La frivolidad rodeaba al hombre posiblemente para ocultar la necesidad de afecto. Cuando conoció a Raquel creyó que sería una más. Primero descubrió que el interés por el dinero era mutuo, poco a poco se sumaron dolores, pérdidas e iguales necesidades. Cuando quiso ser como había sido con otras mujeres se dio cuenta que la amaba.

La rubia del club estaba entregada, la delataba la mirada. Mientras hablaban, el hombre había puesto adentro de la cartera de ella, junto con los billetes, los documentos de Raquel. Le dejó las llaves del Mercedes de su amante, y le dijo que fuera sola por si lo vigilaran por una cuestión de celos de su enfermiza esposa, él la seguiría con su recién adquirido Honda.
La noche había pasado y él no comprendía qué hacía en el parque. Miró la hora. Las agujas de su reloj pulsera estaban quietas y marcaban las seis. Recordaba haberse despedido de la joven cerca de las cinco y media de la mañana. Treinta minutos en blanco ¿qué había hecho él en ese tiempo?

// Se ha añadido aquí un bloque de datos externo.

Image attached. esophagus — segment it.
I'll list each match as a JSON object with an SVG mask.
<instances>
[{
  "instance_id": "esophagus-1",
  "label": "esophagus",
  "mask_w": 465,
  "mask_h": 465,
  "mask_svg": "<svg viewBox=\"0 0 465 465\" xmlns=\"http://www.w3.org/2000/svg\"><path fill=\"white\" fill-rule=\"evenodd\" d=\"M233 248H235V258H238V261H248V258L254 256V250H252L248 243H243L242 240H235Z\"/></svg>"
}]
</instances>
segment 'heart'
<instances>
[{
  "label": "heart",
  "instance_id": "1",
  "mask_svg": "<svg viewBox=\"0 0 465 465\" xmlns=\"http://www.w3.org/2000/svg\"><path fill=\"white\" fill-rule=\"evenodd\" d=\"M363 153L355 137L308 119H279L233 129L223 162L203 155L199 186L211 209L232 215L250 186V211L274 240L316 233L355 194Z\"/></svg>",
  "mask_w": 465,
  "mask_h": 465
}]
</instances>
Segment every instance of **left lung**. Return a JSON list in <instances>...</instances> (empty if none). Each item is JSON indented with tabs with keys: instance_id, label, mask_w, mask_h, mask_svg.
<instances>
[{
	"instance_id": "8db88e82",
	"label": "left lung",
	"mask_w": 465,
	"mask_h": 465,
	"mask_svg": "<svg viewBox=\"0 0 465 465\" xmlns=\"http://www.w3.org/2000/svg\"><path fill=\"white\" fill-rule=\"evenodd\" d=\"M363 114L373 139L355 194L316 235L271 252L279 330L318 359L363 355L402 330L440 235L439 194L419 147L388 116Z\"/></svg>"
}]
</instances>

Nuevamente observó el Parque, se sentía extraño. Estaba frente a tres autos chocados. Observó que el vidrio del reloj estaba roto y las esquirlas se habían incrustado sobre los números.
La morguera llegó en un instante y estacionó al lado de los restos del Mercedes gris, y que por los números de la chapa era el que manejaba la rubia. Ubicado en dirección al norte reconoció al otro auto: era el de Raquel.
Qué locura. Arístides gritó cuando las colocaron sobre dos de las tres camillas y las taparon con una sábana. Nadie lo escuchó. Nadie lo vio. Él creyó estar de pie junto a los restos del Honda.